Vous allez me dire in petto, pour ceux qui connaissent cette fête genevoise se déroulant le premier jeudi suivant le premier dimanche de septembre, que de passer hier soir par Wiltingen chez Egon Müller, puis ce soir chez Jacky et Marité Barthelmé avec dîner au Chambard de Ribeauvillé, sans oublier un petit bonjour à Hubert Trimbach, c'est non seulement arriver en retard pour le Jeûne Genevois (JG), mais c'est relativement éloigné des sages principes calvinistes ou zwinglistes chers au Grand Jacques.

Bon : mes amis helvètes qui m'attendent à côté de Loisieux (pays de Gex) me pardonneront ce décalage spatio-temporel, ayant pratiqué plus d'une vingtaine de JG au plateau des Glières où frémissaient, sur les instruments ad hoc, près de la petite chapelle au milieu du plateau, quelques grands filets de saumon ou douzaines de cotelettes d'agneau, le tout largement arrosé de crus suisses de noble origine pour la bonne douzaine d'amis qui ne manquaient jamais cette festivité unique.

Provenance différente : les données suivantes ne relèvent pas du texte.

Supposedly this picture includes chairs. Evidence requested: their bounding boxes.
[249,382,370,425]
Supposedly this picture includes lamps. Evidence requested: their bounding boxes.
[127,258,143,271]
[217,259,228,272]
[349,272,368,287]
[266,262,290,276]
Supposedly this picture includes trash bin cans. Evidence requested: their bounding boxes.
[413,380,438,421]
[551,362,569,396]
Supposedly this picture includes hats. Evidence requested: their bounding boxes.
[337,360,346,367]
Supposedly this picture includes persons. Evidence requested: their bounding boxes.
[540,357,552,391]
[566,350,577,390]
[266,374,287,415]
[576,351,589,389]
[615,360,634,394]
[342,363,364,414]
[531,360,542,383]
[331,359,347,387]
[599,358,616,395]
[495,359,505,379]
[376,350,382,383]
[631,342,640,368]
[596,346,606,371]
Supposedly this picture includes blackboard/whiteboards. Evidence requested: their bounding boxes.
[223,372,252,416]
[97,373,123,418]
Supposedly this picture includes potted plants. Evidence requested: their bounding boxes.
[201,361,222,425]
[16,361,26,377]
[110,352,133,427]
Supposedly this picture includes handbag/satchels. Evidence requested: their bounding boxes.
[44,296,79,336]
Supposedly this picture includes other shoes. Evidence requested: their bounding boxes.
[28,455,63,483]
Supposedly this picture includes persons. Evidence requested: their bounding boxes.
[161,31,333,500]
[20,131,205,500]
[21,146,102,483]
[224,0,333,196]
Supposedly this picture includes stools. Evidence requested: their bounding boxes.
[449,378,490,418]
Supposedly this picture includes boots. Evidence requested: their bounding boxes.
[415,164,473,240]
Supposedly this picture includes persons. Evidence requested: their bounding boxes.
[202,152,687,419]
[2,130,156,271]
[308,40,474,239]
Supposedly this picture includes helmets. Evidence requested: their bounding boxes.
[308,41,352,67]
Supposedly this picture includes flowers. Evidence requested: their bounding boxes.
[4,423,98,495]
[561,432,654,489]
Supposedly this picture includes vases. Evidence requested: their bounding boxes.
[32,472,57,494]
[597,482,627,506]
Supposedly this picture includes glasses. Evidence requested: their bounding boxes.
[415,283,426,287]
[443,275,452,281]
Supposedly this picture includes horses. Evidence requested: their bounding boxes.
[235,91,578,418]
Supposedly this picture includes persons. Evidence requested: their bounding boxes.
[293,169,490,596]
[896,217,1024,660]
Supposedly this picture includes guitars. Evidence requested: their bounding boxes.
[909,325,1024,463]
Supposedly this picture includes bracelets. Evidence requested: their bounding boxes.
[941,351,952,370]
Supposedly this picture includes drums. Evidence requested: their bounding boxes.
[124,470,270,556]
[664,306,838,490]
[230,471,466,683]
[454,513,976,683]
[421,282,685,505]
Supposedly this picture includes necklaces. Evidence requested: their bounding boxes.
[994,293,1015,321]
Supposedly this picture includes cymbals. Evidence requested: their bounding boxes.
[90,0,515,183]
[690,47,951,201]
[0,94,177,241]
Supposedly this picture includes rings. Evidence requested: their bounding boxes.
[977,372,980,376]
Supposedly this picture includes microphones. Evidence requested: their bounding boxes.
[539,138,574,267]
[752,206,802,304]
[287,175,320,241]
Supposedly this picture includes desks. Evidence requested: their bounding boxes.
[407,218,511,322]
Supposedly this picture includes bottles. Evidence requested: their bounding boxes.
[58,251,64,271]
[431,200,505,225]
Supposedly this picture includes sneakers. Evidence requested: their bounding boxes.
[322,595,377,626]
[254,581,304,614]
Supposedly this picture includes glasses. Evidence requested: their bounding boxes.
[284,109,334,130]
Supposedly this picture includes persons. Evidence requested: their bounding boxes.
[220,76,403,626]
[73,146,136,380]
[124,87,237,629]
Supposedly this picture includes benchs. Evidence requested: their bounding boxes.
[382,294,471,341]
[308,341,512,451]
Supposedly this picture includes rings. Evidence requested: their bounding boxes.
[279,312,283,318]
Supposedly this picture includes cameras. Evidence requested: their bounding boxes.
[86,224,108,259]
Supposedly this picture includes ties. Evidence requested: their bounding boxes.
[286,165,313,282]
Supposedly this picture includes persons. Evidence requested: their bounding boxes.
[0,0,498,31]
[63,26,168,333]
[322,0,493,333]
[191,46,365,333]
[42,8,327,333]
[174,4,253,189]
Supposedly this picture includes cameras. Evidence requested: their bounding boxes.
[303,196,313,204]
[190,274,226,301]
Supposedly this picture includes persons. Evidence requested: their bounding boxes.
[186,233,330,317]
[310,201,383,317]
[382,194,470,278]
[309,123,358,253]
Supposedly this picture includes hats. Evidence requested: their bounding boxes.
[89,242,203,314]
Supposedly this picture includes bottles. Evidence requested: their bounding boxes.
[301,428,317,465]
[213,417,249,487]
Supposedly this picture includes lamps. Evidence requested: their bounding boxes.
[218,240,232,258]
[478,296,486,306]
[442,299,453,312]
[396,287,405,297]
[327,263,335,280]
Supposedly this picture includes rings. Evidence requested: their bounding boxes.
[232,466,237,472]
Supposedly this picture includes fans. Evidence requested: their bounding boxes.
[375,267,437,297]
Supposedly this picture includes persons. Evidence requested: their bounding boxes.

Toute une époque… du temps du Grand Charles :-)

Donc, hier soir, arrêt sur la Scharzhof Strasse, chez Egon Müller (ICI), rentré le matin même de 15 jours de déplacement en Asie et Australie. Un dîner de qualité, avec cette simplicité de classe, une seconde nature dans cette famille de très grands vignerons.

Nous avait rejoint Madame Annegret Reh-Gartner, propriétaire du domaine Reichsgraf von Kesselstatt (ICI) dont la parfaite connaissance du français (comme d'ailleurs celui d'Egon et son épouse), a fait honte à mes 9 ans d'allemand de ma jeunesse dont ne me restent que quelques bribes de Goethe ou Schiller, et un amour de Heildeberg, une petite ville qui m'a toujours fasciné.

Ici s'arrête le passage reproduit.